The most incisive guide to issues facing the American family today . . . An invaluable resource for anyone wishing to stay on the cutting edge of research on family trends.

-W. Bradford Wilcox
Associate Professor of Sociology, University of Virginia 

How Global Elites Deconstructed the Family

Bryce J. Christensen and Robert W. Patterson

In our last issue, Ryan C. MacPherson noted how the elite American Law Institute (ALI) worked quietly behind the scenes to remove most forms of sexual behavior from the purview of public policy on the assumption that such activity is a private matter with no public or social consequences. Consequently, nearly all sexual acts between consenting adults have been decriminalized in the United States. But that development is not unique to this country. As a team of sociologists led by David John Frank at the University of California–Irvine document, elite intergovernmental and international nongovernment organizations (IGOs and INGOs) have achieved on a global scale all that the ALI achieved domestically, “dispersing,” in their words, “the seeds of the sexual revolution.”
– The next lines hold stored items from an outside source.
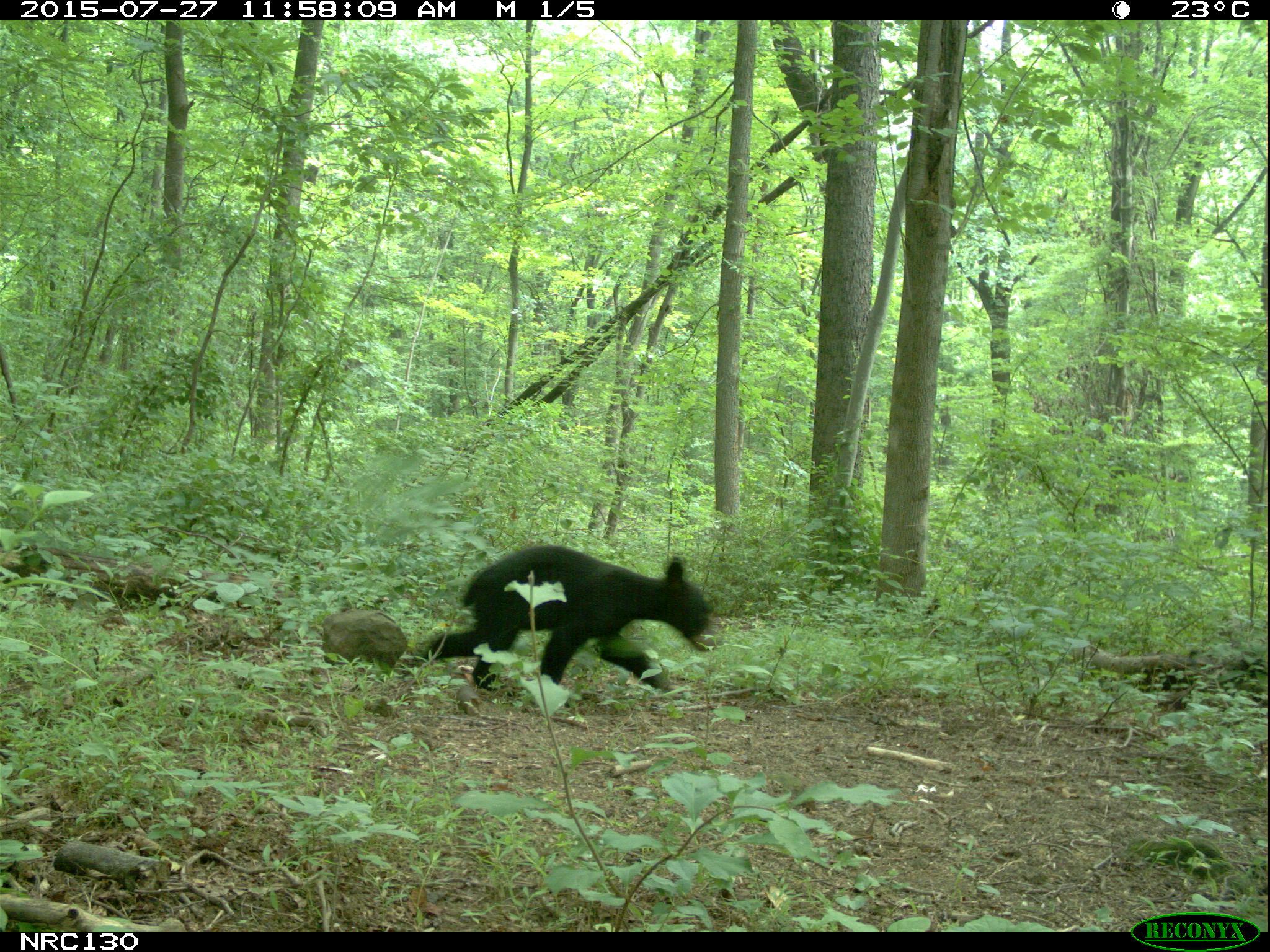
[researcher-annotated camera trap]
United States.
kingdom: Animalia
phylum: Chordata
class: Mammalia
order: Carnivora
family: Ursidae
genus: Ursus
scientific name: Ursus americanus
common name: american black bear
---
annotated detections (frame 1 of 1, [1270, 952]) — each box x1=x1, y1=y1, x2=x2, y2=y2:
American Black Bear: x1=414, y1=546, x2=745, y2=705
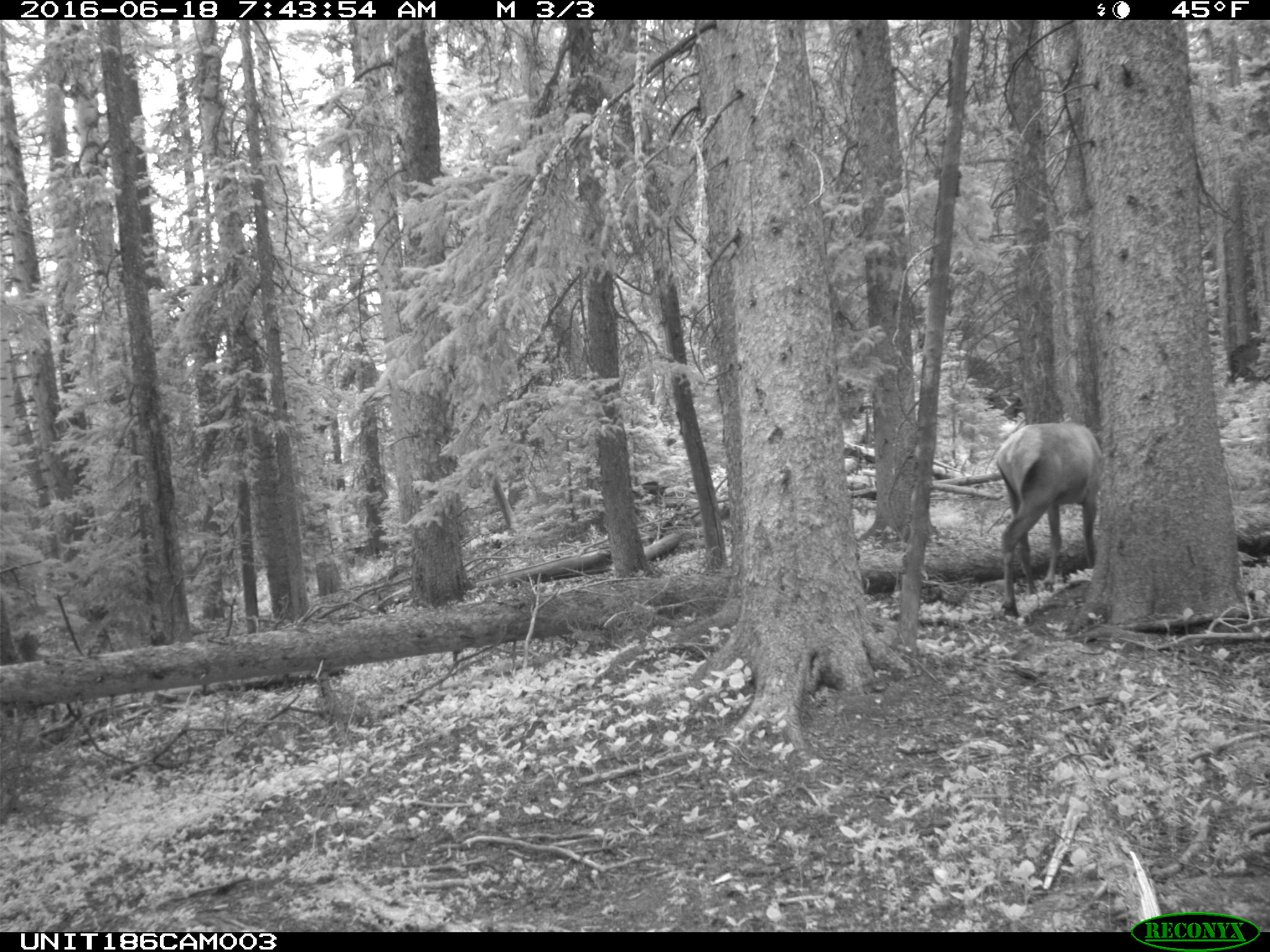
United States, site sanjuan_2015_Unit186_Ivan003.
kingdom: Animalia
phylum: Chordata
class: Mammalia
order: Artiodactyla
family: Cervidae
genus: Cervus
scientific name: Cervus elaphus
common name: red deer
Writing in the American Sociological Review, the three American researchers explore a “reconstitution of world models of society” since Word War Two, one they claim has “escaped systematic analysis,” which replaced the former model that upheld social or collective entities with a new “individualization” construct. As they explain: “Individualization disembedded persons from families, nations, and other corporate bodies, and it re-rendered them as autonomous, empowered actors, recasting the imagined foundations of society.” Rendering individuals “as essentially equal across collective boundaries”—what some might call the gnostic understanding of society—demanded, in the researchers’ words,  a “global reconception of sex—away from a procreative activity linked to collective and moral orders and toward an expressive activity linked to individual selves.”

To document this seismic shift, the researchers created longitudinal compilations of penal-code records representing 194 nations between 1945 and 2005. Then they examined changes (or reforms) to criminal regulations in each country over sixty years of four specific behaviors: rape, adultery, sodomy, and child sexual abuse.
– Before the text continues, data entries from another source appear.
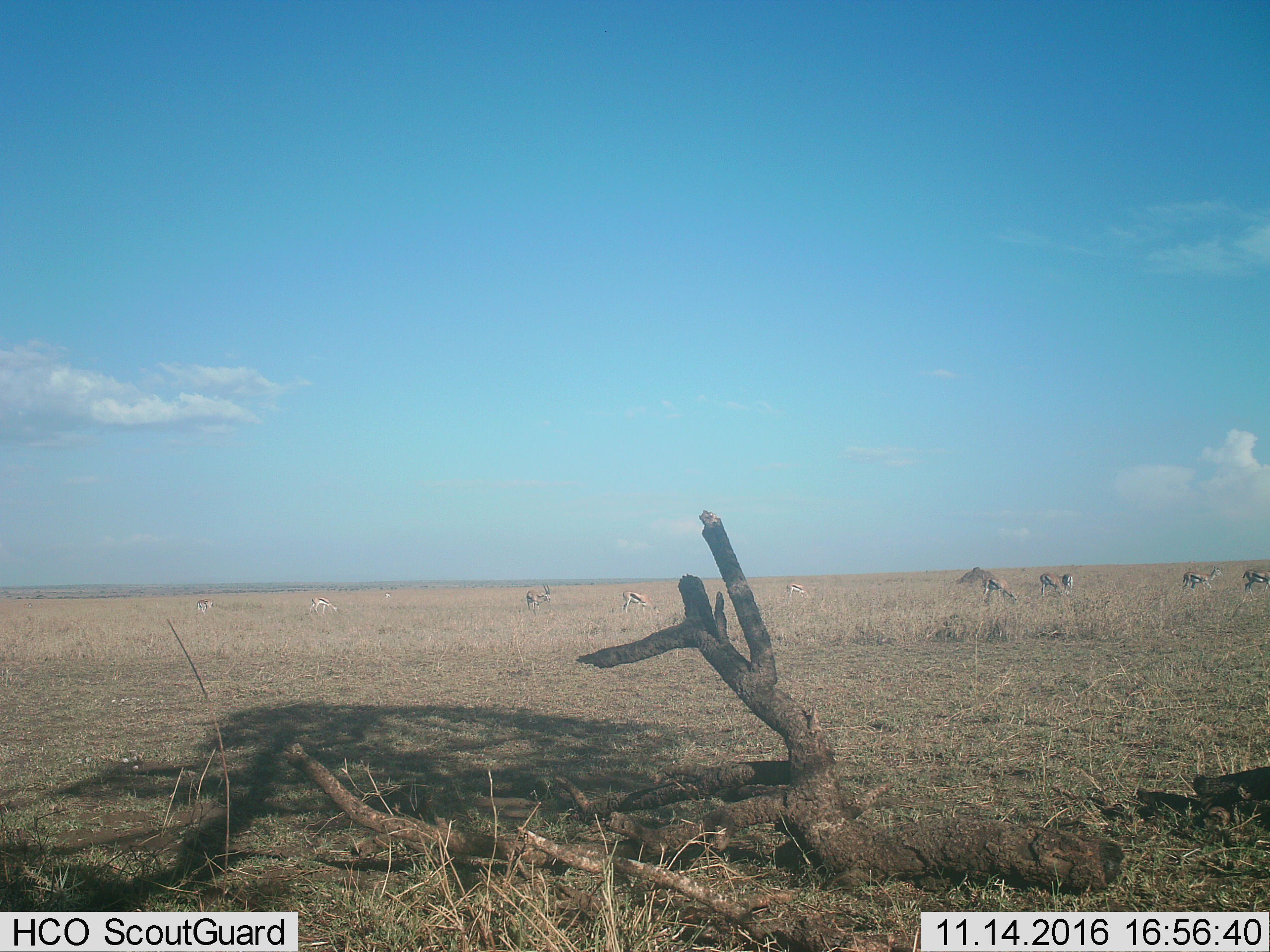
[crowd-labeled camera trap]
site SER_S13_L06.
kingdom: Animalia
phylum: Chordata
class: Mammalia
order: Artiodactyla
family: Bovidae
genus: Eudorcas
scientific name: Eudorcas thomsonii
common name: thomson's gazelle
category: gazellethomsons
Gazellethomsons (thomson's gazelle) (Eudorcas thomsonii), count 11-50. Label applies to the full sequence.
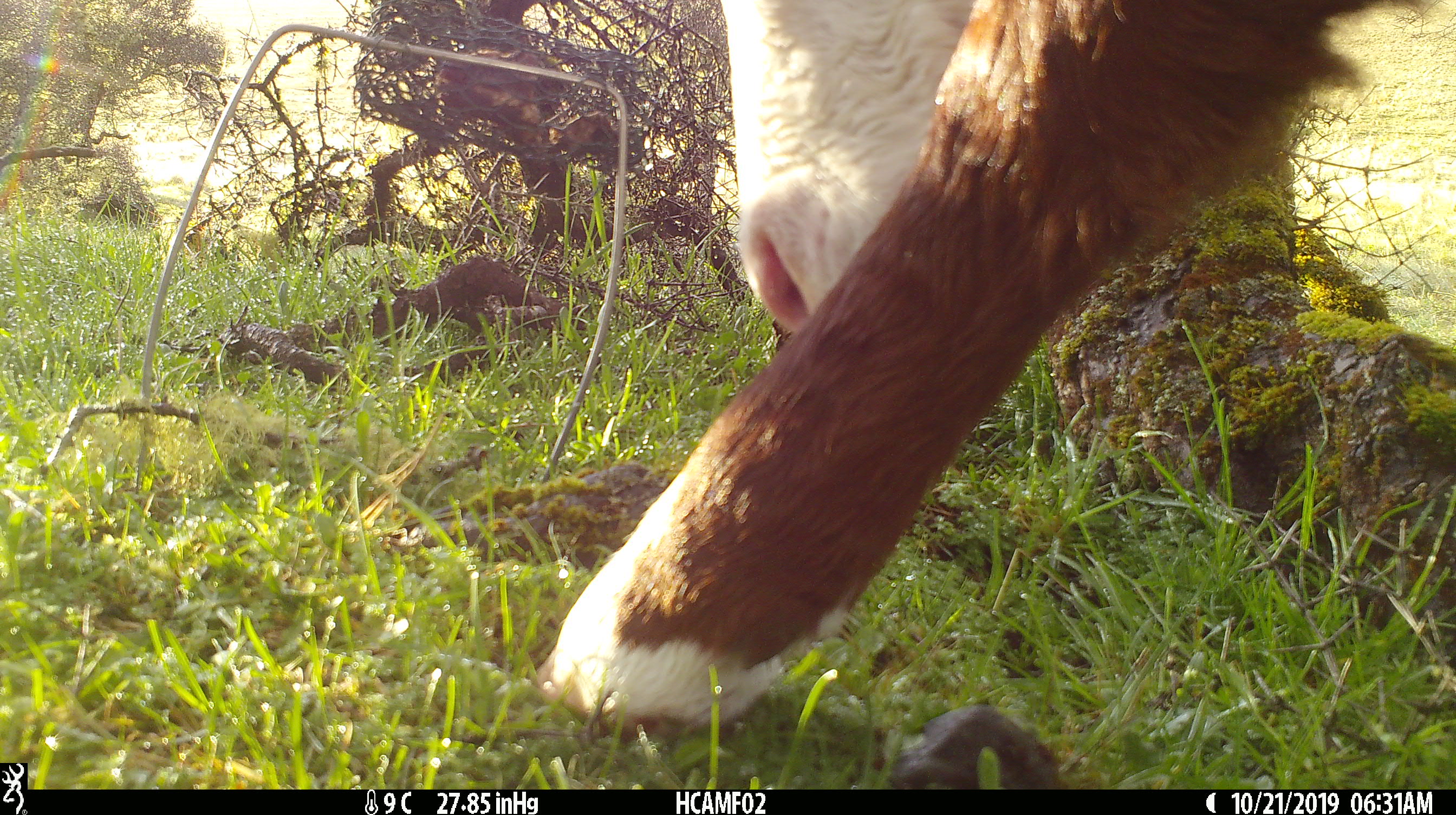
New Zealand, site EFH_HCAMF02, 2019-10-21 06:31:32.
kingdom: Animalia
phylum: Chordata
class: Mammalia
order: Artiodactyla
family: Bovidae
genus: Bos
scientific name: Bos taurus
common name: domestic cow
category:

Their exploratory analysis revealed—and quantitative analyses subsequently confirmed—a global pattern that very few countries escaped: while acts of sodomy and adultery were increasingly decriminalized, acts of rape and child-sex abuse were increasingly criminalized. They write, “We see that 34 of 50 adultery revisions . . . and 83 of 102 sodomy revisions . . . contracted the law’s scope, while 119 of 140 child-sexual-abuse amendments . . . and 120 of 123 rape-law amendments expanded the law’s scope.” The relatively lower number of changes to adultery and sodomy statutes, the authors note, reflect the fact that adultery was adjudicated by ecclesiastical courts in the British Commonwealth and that Napoleonic Code countries—following the French penal code since the late eighteenth century—did not have sodomy laws. The countries within the English, French, and Spanish colonial orbit simply had fewer statutes to change.
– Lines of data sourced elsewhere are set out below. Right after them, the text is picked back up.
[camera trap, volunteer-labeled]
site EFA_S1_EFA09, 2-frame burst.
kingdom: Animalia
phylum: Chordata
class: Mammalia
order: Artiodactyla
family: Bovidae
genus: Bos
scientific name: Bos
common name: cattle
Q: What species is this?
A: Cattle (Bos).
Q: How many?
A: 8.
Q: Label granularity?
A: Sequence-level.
Frank and his team claim this loosening of laws regulating adultery and sodomy but tightening of laws regulating rape and child sex abuse perfectly embody the new world model of society that exalts the individual. Because adultery and sodomy proscriptions protected the family and reinforced procreation, they needed to be contracted; as rape and child sex abuse laws protected individuals, they needed to be expanded because such actions violated the new cardinal rule: consent. At the same time, sexual intercourse between husband and wife lost its primacy, the researchers note, while “all kinds of formerly stigmatized activities came to count as sex.”

Among the key findings of the study: the new world order did not develop naturally or indigenously from the ground up. No, the sociologists emphasize that their documented legal shifts proliferated with the rise of elite-run IGOs and INGOs, entities that “constituted a global imagined community.” “Precisely because they cultivated postures of disinterested expertise,” they note, “IGOs and INGOs offered uniquely effective mechanisms for distributing legal templates to the whole population of nation states.” Indeed, negative-binominal regression analyses found that linkages to INGOs (what the researchers call “world society”) accelerated a country’s rate of criminal sex-law transformation. Each of the correlations between a country’s INGO ties and the four sex-law changes was statistically significant (p<0.05 for contracting sodomy and adultery laws; p<.0.01 for expanding rape and child sex abuse laws.)

Frank and his colleagues neither lament nor laud the dismantling of worldwide protections of monogamy, marriage, and the family in the second half of the twentieth century. Yet their comprehensive study offers an indispensable account to the entrenched global groupthink that pro-family organizations like the World Congress of Families and the Catholic Family and Human Rights Institute find themselves up against.

(David John Frank, Bayliss J. Camp, and Steven A. Boucher, “Worldwide Trends in the Criminal Regulation of Sex, 1945 to 2005,” American Sociological Review 75.6 [December 2010]: 867-93.)